Below are the records; retype them exactly and omit each picture.

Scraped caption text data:

▶

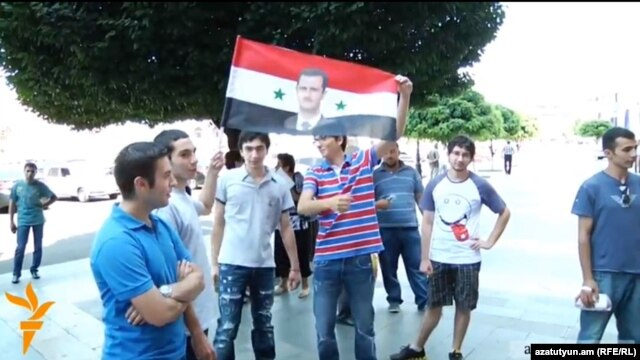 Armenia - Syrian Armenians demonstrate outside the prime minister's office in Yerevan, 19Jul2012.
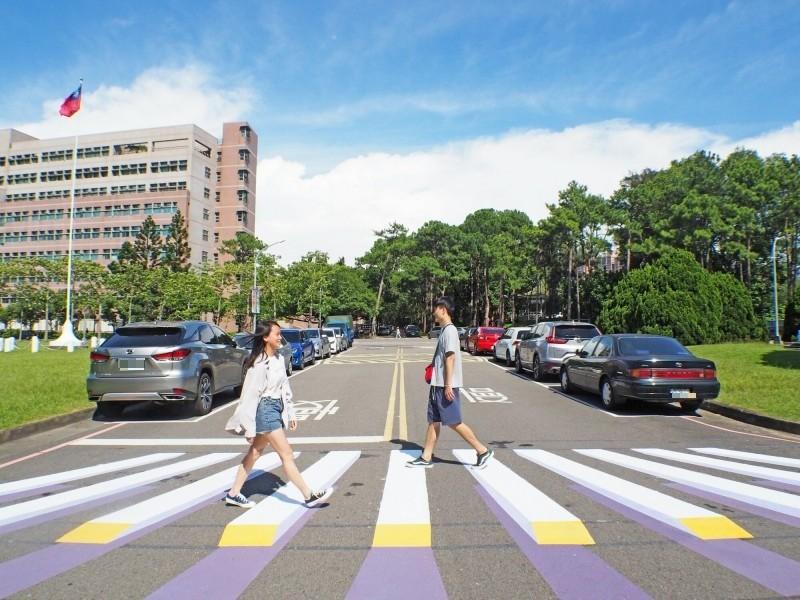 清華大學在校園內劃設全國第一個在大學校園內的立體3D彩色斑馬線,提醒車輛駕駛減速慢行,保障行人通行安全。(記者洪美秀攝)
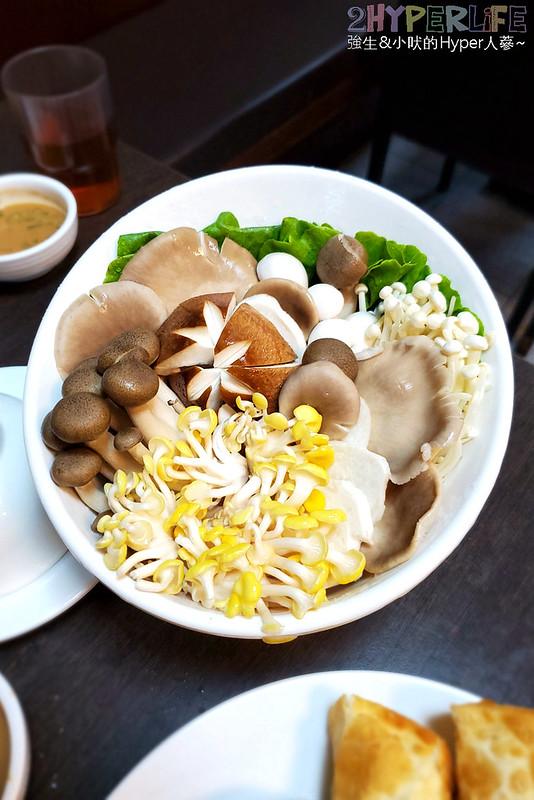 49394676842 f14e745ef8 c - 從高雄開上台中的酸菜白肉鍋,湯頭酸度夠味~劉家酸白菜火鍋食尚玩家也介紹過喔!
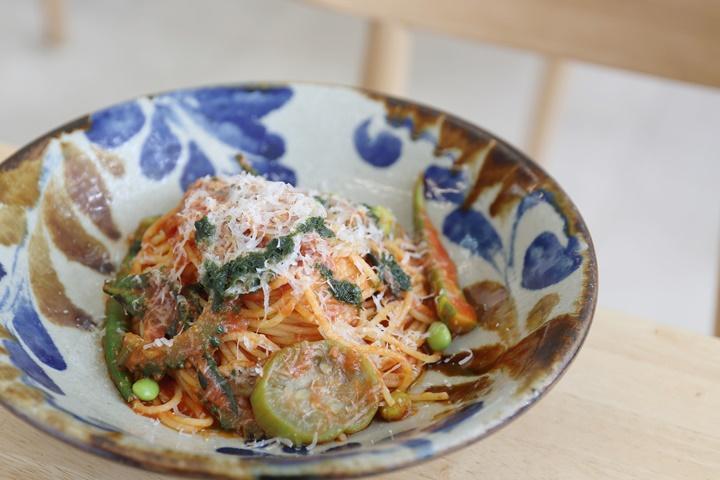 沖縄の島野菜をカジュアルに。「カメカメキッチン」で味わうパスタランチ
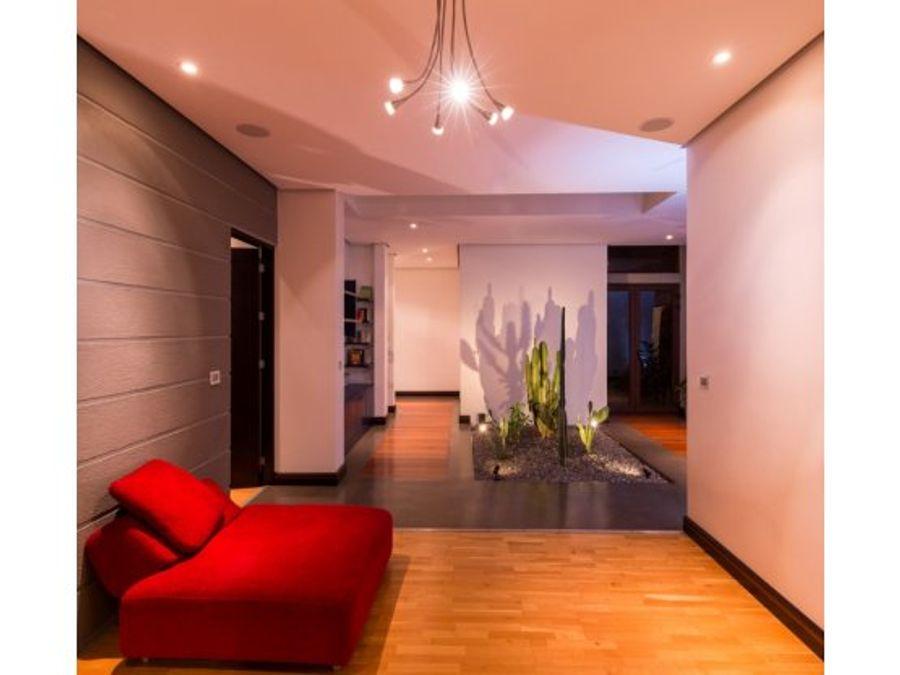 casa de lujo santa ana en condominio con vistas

◀

● WRITTEN SOLUTION:
 Armenia - Syrian Armenians demonstrate outside the prime minister's office in Yerevan, 19Jul2012.
 清華大學在校園內劃設全國第一個在大學校園內的立體3D彩色斑馬線,提醒車輛駕駛減速慢行,保障行人通行安全。(記者洪美秀攝)
 49394676842 f14e745ef8 c - 從高雄開上台中的酸菜白肉鍋,湯頭酸度夠味~劉家酸白菜火鍋食尚玩家也介紹過喔!
 沖縄の島野菜をカジュアルに。「カメカメキッチン」で味わうパスタランチ
 casa de lujo santa ana en condominio con vistas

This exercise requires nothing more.